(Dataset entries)
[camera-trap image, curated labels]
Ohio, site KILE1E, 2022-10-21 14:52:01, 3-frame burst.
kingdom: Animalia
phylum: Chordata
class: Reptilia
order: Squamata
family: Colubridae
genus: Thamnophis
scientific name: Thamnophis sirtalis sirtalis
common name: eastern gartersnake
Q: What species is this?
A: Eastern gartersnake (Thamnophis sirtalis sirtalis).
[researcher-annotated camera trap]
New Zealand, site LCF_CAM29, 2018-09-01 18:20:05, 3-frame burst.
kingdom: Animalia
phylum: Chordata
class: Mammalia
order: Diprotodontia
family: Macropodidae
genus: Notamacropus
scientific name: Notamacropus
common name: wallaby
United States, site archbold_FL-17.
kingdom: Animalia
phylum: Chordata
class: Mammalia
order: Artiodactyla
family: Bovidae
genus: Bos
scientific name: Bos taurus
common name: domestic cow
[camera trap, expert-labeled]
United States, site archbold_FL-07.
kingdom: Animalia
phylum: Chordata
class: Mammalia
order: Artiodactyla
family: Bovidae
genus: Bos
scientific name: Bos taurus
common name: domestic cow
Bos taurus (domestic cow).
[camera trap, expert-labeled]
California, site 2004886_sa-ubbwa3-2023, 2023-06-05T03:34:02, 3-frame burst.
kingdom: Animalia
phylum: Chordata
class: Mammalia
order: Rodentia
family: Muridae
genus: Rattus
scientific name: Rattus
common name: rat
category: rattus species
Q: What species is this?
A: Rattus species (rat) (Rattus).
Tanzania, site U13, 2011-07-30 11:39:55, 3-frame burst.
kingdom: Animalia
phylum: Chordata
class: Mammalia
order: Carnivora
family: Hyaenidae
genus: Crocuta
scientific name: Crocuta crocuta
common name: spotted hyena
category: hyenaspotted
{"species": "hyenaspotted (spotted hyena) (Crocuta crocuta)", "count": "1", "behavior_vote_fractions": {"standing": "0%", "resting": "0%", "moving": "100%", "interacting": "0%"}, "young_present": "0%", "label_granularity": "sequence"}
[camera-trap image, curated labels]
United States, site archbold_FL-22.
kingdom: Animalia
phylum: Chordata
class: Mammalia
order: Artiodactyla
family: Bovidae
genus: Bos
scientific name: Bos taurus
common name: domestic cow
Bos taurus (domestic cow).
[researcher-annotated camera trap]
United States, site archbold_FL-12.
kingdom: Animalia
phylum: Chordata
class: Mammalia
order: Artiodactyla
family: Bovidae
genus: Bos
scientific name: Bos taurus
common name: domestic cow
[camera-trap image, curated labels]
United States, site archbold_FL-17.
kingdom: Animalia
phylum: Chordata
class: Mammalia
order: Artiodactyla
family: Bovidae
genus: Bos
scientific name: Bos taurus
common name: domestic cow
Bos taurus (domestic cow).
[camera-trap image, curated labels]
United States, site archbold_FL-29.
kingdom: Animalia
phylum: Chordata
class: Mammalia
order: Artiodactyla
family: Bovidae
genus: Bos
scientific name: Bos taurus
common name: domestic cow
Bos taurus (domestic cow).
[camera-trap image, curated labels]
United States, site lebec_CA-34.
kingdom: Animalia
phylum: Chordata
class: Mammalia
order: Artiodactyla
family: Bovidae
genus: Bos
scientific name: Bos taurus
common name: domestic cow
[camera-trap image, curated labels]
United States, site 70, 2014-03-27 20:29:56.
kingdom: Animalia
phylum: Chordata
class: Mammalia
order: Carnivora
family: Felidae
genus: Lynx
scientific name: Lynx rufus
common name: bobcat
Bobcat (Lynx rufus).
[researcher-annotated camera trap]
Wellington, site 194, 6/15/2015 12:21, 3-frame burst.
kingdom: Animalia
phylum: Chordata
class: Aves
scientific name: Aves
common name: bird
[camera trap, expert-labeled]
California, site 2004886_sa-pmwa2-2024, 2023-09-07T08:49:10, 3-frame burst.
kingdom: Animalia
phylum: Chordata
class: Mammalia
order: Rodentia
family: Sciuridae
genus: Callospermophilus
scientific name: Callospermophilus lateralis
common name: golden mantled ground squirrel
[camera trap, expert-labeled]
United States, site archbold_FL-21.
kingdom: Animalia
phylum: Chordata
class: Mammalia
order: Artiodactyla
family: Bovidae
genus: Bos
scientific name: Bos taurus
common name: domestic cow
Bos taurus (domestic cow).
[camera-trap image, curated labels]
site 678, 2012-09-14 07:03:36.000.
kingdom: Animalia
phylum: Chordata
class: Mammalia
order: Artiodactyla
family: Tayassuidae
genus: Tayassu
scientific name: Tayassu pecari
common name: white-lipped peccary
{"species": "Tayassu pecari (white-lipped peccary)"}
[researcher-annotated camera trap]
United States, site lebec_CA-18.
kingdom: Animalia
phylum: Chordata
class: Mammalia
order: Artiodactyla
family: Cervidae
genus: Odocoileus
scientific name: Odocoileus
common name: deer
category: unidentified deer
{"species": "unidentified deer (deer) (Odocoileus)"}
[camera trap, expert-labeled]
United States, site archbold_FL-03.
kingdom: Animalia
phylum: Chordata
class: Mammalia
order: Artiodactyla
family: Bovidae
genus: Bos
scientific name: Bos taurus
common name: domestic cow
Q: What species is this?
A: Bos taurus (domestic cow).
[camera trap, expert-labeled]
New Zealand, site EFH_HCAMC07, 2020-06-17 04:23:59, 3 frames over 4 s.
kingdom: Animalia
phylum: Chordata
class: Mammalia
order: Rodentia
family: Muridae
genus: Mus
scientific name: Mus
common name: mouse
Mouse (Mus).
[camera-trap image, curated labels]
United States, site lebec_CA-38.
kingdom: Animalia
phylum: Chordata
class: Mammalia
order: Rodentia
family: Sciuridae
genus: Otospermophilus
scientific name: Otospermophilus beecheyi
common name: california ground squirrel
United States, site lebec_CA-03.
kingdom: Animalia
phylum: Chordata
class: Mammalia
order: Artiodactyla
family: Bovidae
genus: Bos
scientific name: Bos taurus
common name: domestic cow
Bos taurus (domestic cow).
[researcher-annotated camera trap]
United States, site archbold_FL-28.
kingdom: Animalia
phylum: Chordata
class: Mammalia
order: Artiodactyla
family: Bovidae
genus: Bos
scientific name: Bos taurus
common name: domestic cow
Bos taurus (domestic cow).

Exercise aim:
Repeat the data in its entirety, character for character.

Reply:
[camera-trap image, curated labels]
Ohio, site KILE1E, 2022-10-21 14:52:01, 3-frame burst.
kingdom: Animalia
phylum: Chordata
class: Reptilia
order: Squamata
family: Colubridae
genus: Thamnophis
scientific name: Thamnophis sirtalis sirtalis
common name: eastern gartersnake
Q: What species is this?
A: Eastern gartersnake (Thamnophis sirtalis sirtalis).
[researcher-annotated camera trap]
New Zealand, site LCF_CAM29, 2018-09-01 18:20:05, 3-frame burst.
kingdom: Animalia
phylum: Chordata
class: Mammalia
order: Diprotodontia
family: Macropodidae
genus: Notamacropus
scientific name: Notamacropus
common name: wallaby
United States, site archbold_FL-17.
kingdom: Animalia
phylum: Chordata
class: Mammalia
order: Artiodactyla
family: Bovidae
genus: Bos
scientific name: Bos taurus
common name: domestic cow
[camera trap, expert-labeled]
United States, site archbold_FL-07.
kingdom: Animalia
phylum: Chordata
class: Mammalia
order: Artiodactyla
family: Bovidae
genus: Bos
scientific name: Bos taurus
common name: domestic cow
Bos taurus (domestic cow).
[camera trap, expert-labeled]
California, site 2004886_sa-ubbwa3-2023, 2023-06-05T03:34:02, 3-frame burst.
kingdom: Animalia
phylum: Chordata
class: Mammalia
order: Rodentia
family: Muridae
genus: Rattus
scientific name: Rattus
common name: rat
category: rattus species
Q: What species is this?
A: Rattus species (rat) (Rattus).
Tanzania, site U13, 2011-07-30 11:39:55, 3-frame burst.
kingdom: Animalia
phylum: Chordata
class: Mammalia
order: Carnivora
family: Hyaenidae
genus: Crocuta
scientific name: Crocuta crocuta
common name: spotted hyena
category: hyenaspotted
{"species": "hyenaspotted (spotted hyena) (Crocuta crocuta)", "count": "1", "behavior_vote_fractions": {"standing": "0%", "resting": "0%", "moving": "100%", "interacting": "0%"}, "young_present": "0%", "label_granularity": "sequence"}
[camera-trap image, curated labels]
United States, site archbold_FL-22.
kingdom: Animalia
phylum: Chordata
class: Mammalia
order: Artiodactyla
family: Bovidae
genus: Bos
scientific name: Bos taurus
common name: domestic cow
Bos taurus (domestic cow).
[researcher-annotated camera trap]
United States, site archbold_FL-12.
kingdom: Animalia
phylum: Chordata
class: Mammalia
order: Artiodactyla
family: Bovidae
genus: Bos
scientific name: Bos taurus
common name: domestic cow
[camera-trap image, curated labels]
United States, site archbold_FL-17.
kingdom: Animalia
phylum: Chordata
class: Mammalia
order: Artiodactyla
family: Bovidae
genus: Bos
scientific name: Bos taurus
common name: domestic cow
Bos taurus (domestic cow).
[camera-trap image, curated labels]
United States, site archbold_FL-29.
kingdom: Animalia
phylum: Chordata
class: Mammalia
order: Artiodactyla
family: Bovidae
genus: Bos
scientific name: Bos taurus
common name: domestic cow
Bos taurus (domestic cow).
[camera-trap image, curated labels]
United States, site lebec_CA-34.
kingdom: Animalia
phylum: Chordata
class: Mammalia
order: Artiodactyla
family: Bovidae
genus: Bos
scientific name: Bos taurus
common name: domestic cow
[camera-trap image, curated labels]
United States, site 70, 2014-03-27 20:29:56.
kingdom: Animalia
phylum: Chordata
class: Mammalia
order: Carnivora
family: Felidae
genus: Lynx
scientific name: Lynx rufus
common name: bobcat
Bobcat (Lynx rufus).
[researcher-annotated camera trap]
Wellington, site 194, 6/15/2015 12:21, 3-frame burst.
kingdom: Animalia
phylum: Chordata
class: Aves
scientific name: Aves
common name: bird
[camera trap, expert-labeled]
California, site 2004886_sa-pmwa2-2024, 2023-09-07T08:49:10, 3-frame burst.
kingdom: Animalia
phylum: Chordata
class: Mammalia
order: Rodentia
family: Sciuridae
genus: Callospermophilus
scientific name: Callospermophilus lateralis
common name: golden mantled ground squirrel
[camera trap, expert-labeled]
United States, site archbold_FL-21.
kingdom: Animalia
phylum: Chordata
class: Mammalia
order: Artiodactyla
family: Bovidae
genus: Bos
scientific name: Bos taurus
common name: domestic cow
Bos taurus (domestic cow).
[camera-trap image, curated labels]
site 678, 2012-09-14 07:03:36.000.
kingdom: Animalia
phylum: Chordata
class: Mammalia
order: Artiodactyla
family: Tayassuidae
genus: Tayassu
scientific name: Tayassu pecari
common name: white-lipped peccary
{"species": "Tayassu pecari (white-lipped peccary)"}
[researcher-annotated camera trap]
United States, site lebec_CA-18.
kingdom: Animalia
phylum: Chordata
class: Mammalia
order: Artiodactyla
family: Cervidae
genus: Odocoileus
scientific name: Odocoileus
common name: deer
category: unidentified deer
{"species": "unidentified deer (deer) (Odocoileus)"}
[camera trap, expert-labeled]
United States, site archbold_FL-03.
kingdom: Animalia
phylum: Chordata
class: Mammalia
order: Artiodactyla
family: Bovidae
genus: Bos
scientific name: Bos taurus
common name: domestic cow
Q: What species is this?
A: Bos taurus (domestic cow).
[camera trap, expert-labeled]
New Zealand, site EFH_HCAMC07, 2020-06-17 04:23:59, 3 frames over 4 s.
kingdom: Animalia
phylum: Chordata
class: Mammalia
order: Rodentia
family: Muridae
genus: Mus
scientific name: Mus
common name: mouse
Mouse (Mus).
[camera-trap image, curated labels]
United States, site lebec_CA-38.
kingdom: Animalia
phylum: Chordata
class: Mammalia
order: Rodentia
family: Sciuridae
genus: Otospermophilus
scientific name: Otospermophilus beecheyi
common name: california ground squirrel
United States, site lebec_CA-03.
kingdom: Animalia
phylum: Chordata
class: Mammalia
order: Artiodactyla
family: Bovidae
genus: Bos
scientific name: Bos taurus
common name: domestic cow
Bos taurus (domestic cow).
[researcher-annotated camera trap]
United States, site archbold_FL-28.
kingdom: Animalia
phylum: Chordata
class: Mammalia
order: Artiodactyla
family: Bovidae
genus: Bos
scientific name: Bos taurus
common name: domestic cow
Bos taurus (domestic cow).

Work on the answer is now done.